# Exercises to complete
a – Answer these from the Court of Appeals opinion, one answer per line, marked the same way:
(i) On what date was the opinion filed?
(ii) Which judge entered the judgment that the defendants appeal?
(iii) Who appeared for the defendant-appellants?
b – Write the next part of the Court of Appeals opinion, starting after its final sentence.
Top of Selected passage
An unpublished opinion of the North Carolina Court of Appeals does not constitute controlling legal authority. Citation is disfavored, but may be permitted in accordance with the provisions of Rule 30(e)(3) of the North Carolina Rules of Appellate Proced ure.

NO. COA02-1020

NORTH CAROLINA COURT OF APPEALS

Filed: 15 July 2003

JOHNNY HALL,
    Petitioner/Plaintiff,

v .                             Yancey County
                                No. 99 SP 5
ARLENE BANKS STALEY and
husband, MICHAEL ENOCH
STALEY,
    Respondents/Defendants.

    Appeal by defendants from judgment entered 21 December 2001 by Judge James L. Baker in Yancey County Superior Court. Heard in the Court of Appeals 19 May 2003.

    Donny J. Laws for plaintiff-appellee.

    Staunton Norris for defendant-appellants.
    

    EAGLES, Chief Judge.

    Defendants Arlene Banks Staley and Michael Enoch Staley appeal from a judgment based upon a jury verdict that adopted plaintiff Johnny Hall's interpretation of the location of their common property line. Defendants assert three arguments on appeal: (1) the trial court should have granted defendants' motion for a directed verdict; (2) parol evidence offered during the testimony of plaintiff's surveyor and several neighbors should not have been admitted; and (3) the trial court improperly omitted the issue of superior title from the jury instructions. After carefulconsideration of the record and arguments of counsel, we discern no error.
Bottom of Selected passage
Top of Listed entries
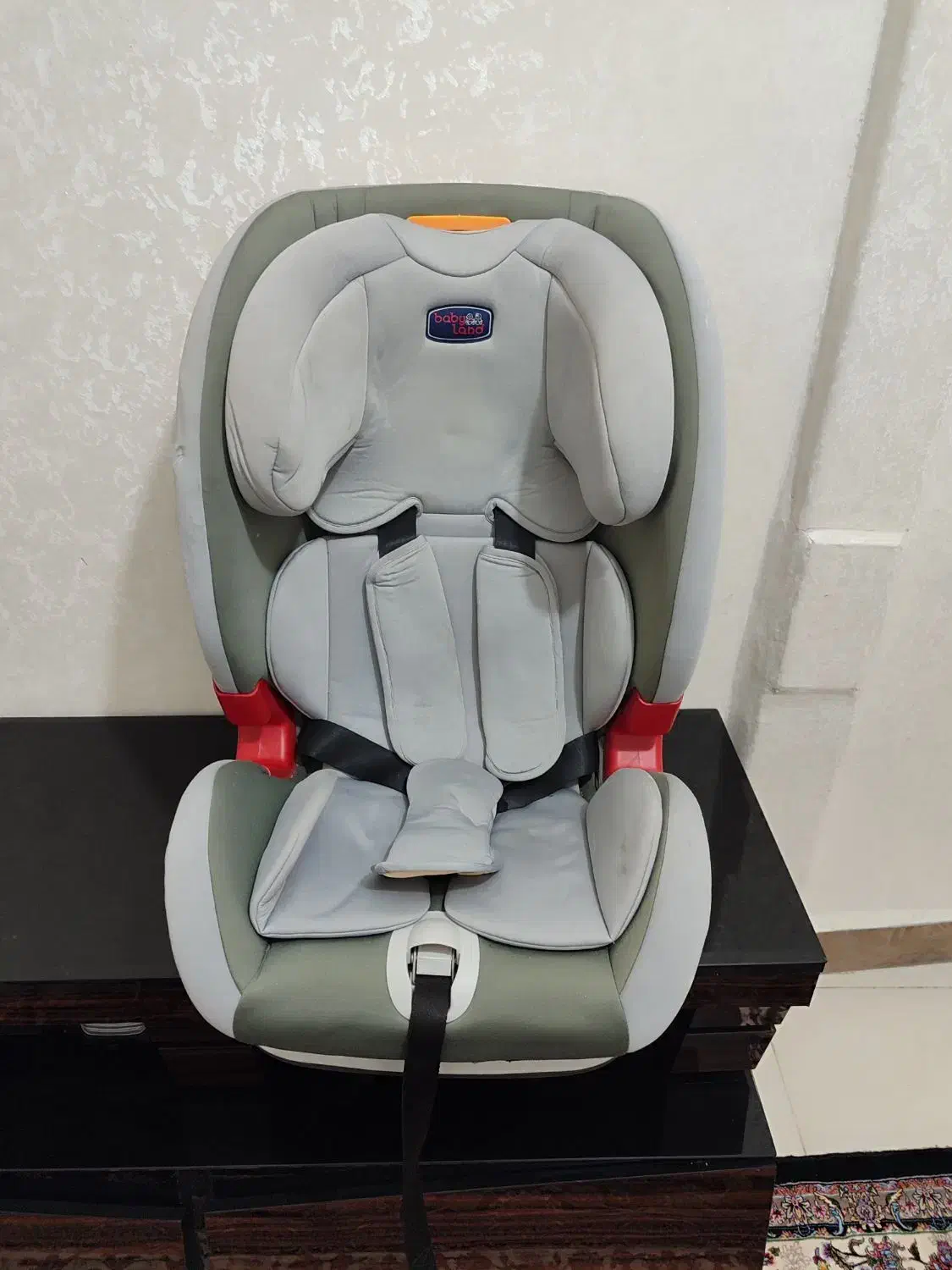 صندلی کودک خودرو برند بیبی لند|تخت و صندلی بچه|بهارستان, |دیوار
Bottom of Listed entries
Top of Listed entries
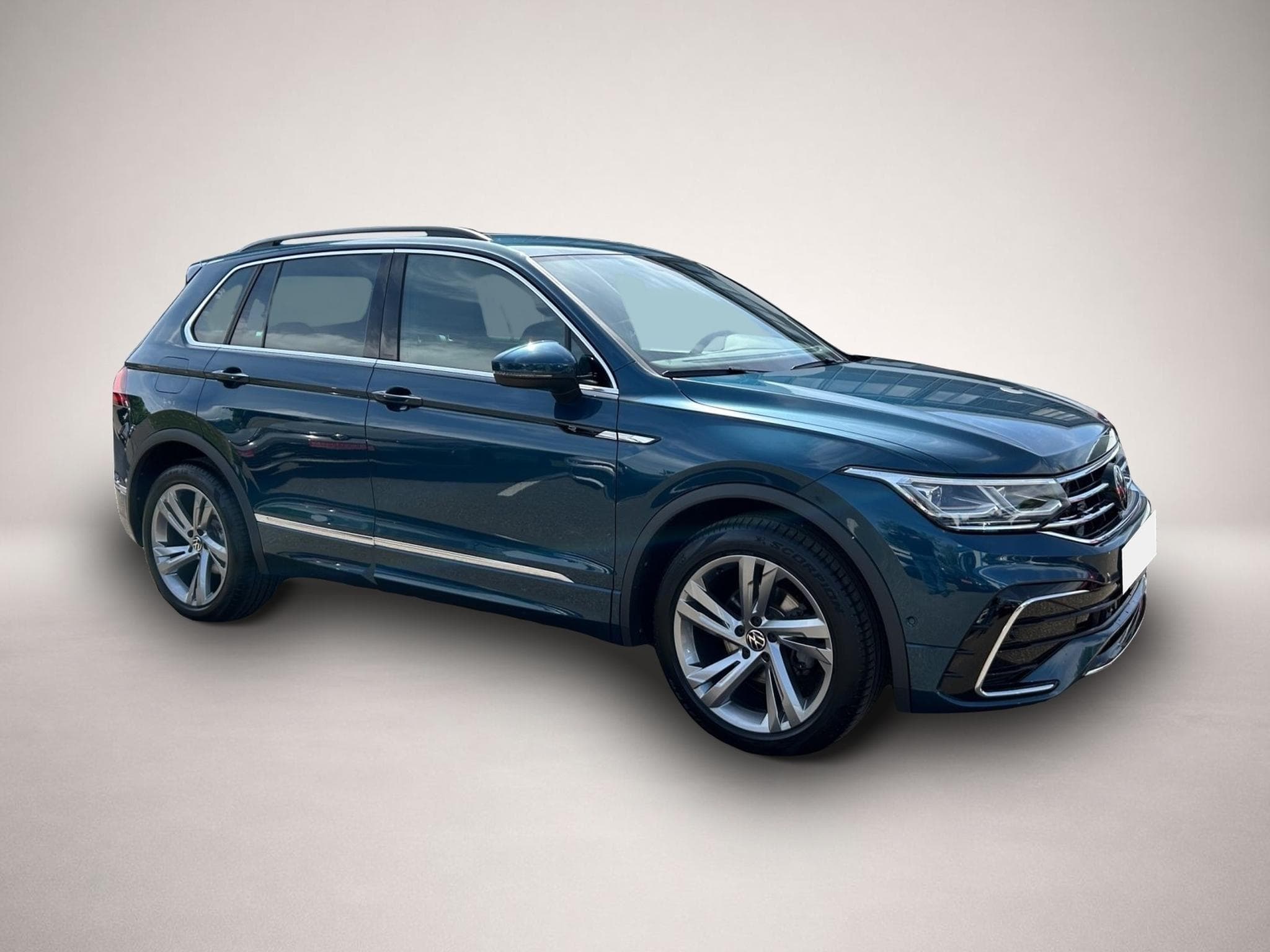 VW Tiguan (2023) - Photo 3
Bottom of Listed entries
# Task-by-task answers
a –
(i) 15 July 2003
(ii) Judge James L. Baker
(iii) Staunton Norris

b –
    By a deed recorded on 3 May 1977 at 9:04 a.m., Dewey and Laura Hensley conveyed two pieces of land to Lucille and Thurman Banks. The parcel designated as “First Parcel” within the deed did not contain an acreage description. This parcel was conveyed to defendants in May 1987. The 1987 deed described the parcel as containing approximately thirty acres of land. In a separate deed recorded on 3 May 1977 at 9:05 a.m., Dewey and Laura Hensley transferred a 225-acre piece of land to plaintiff and his wife. Plaintiff's deed stated that his 225-acre parcel of land was subject to several exceptions outlined in other deeds in the public record. Plaintiff's deed specifically excepted the “tract of land conveyed to Lucille H. Banks containing about 30 acres.” The two parcels of land conveyed to plaintiff and defendants are separated by a common boundary. The location of this boundary is the subject of this litigation. In the Lucille and Thurman Banks deed, the boundary is described as follows:
    [A] Northeast course to a White Oak stump; thence running a Southerly course to a stake in the Northeast corner of the 3 acre tract; thence running with the old fence row to a White Oak; thence running from the White Oak a Southeasterly course with the old fence row to a Dogwood at what is known as the old crossing at the upper side of the old flat fields; thence a Southwest course to a Wild Cherry . . . .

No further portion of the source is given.